The 1980s was the time when the Maxwell pension scandal broke out in the United Kingdom. Robert Maxwell, the larger-than-life media mogul who ruled over Britain’s tabloid press at the time, was caught fiddling with his company’s pension plan. Money that was supposed to go to widows, orphans and senior citizens was funneled to fund the man’s frivolous ways, and many of his retired workers ended up broke and penniless.

In the United States at the same time, corporate wrongdoing were a dime a dozen. This era was dominated by “greed” and “excess,” epitomized by Michael Douglas’ character in the movie “Wall Street.” The ‘80s was marked by takeovers, mergers and acquisitions that seemed to make no business sense, culminating in the famous RJR Nabisco saga, which led to the ultimate collapse of the mergers and acquisitions bubble in the United States.
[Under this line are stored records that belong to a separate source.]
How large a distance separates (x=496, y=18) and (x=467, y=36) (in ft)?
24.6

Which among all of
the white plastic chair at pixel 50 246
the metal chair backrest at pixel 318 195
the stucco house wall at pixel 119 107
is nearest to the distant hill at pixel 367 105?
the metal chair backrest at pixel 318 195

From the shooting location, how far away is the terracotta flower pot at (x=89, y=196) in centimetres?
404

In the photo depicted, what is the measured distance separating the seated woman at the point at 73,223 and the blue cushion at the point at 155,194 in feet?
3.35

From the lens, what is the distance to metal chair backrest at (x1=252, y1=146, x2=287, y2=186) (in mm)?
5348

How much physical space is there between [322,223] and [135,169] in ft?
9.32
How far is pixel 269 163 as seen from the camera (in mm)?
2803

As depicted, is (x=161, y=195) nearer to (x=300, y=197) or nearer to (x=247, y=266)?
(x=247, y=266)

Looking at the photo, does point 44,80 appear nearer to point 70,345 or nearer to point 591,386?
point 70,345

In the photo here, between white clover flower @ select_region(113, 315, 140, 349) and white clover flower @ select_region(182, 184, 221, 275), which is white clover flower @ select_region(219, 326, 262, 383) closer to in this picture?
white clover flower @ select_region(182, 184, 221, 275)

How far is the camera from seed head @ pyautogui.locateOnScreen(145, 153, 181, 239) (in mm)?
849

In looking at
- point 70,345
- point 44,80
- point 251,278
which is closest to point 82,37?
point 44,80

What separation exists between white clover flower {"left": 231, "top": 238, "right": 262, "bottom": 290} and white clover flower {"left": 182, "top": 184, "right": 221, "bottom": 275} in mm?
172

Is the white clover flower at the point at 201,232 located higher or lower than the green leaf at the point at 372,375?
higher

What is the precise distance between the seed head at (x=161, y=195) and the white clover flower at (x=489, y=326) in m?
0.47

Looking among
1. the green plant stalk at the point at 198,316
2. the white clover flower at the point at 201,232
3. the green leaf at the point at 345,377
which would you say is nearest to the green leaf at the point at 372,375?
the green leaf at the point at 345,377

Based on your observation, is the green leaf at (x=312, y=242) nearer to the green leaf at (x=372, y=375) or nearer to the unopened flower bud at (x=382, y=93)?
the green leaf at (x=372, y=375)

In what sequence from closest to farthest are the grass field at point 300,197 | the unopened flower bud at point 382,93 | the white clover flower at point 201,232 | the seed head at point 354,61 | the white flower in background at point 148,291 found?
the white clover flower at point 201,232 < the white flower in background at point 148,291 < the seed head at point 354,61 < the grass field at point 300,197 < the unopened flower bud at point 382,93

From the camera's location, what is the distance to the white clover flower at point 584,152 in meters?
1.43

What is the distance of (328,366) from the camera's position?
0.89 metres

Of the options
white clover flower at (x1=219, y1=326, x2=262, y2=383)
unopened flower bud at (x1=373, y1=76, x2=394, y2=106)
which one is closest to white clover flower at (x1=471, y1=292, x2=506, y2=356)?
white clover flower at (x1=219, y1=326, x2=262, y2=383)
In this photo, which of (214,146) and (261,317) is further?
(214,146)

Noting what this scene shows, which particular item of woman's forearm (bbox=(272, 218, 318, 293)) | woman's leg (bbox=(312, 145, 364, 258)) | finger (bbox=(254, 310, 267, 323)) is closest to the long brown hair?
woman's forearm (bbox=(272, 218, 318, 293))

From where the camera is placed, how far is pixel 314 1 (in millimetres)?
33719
Shareholder and investor activism, to a large degree, helped to tame corporations into doing the right things.

In Britain, their actions led to widespread pension reform, which ushered in the era of safe and reliable pension fund management in that country. In America, shareholders ousted a larger number of chairmen, chief executives and other senior managers, helping to instill prudence and common sense once more in corporate affairs. Without those drastic actions, life in corporate Europe and America would have turned out very differently indeed.

But what about in politics? What redress do voters have against incompetent and unfit officials, who happen to have been voted into power on the strength of false expectations? Is there such a thing as a shareholder revolt in political terms?

Yes there is, and in the Philippines we have tried it at least a couple of times already. In fact, we have names for them —Edsa 1 and Edsa 2, with numerous other mini-uprisings in between.

Problem is, we cannot have too many of them.

Coup d’etats are, in actual fact, illegal and against democratic principles. OK, Edsa 1 was wholly justified, even as Edsa 2 was much less so. But unlike shareholder revolts, which mostly strengthen the organizations where they take place, forced expulsion of democratically elected leaders is bad news for business. While investors may like to undertake their own revolts, they are mostly not too pleased when these revolts take place in the countries where they are in.

Which leaves us, the electorate, with only one choice this coming May. Since we cannot change our board of directors in mid-term, we need to make sure that those we elect are already the right ones to begin with.

Unlike in business, in politics, it is “no-return, no-exchange.”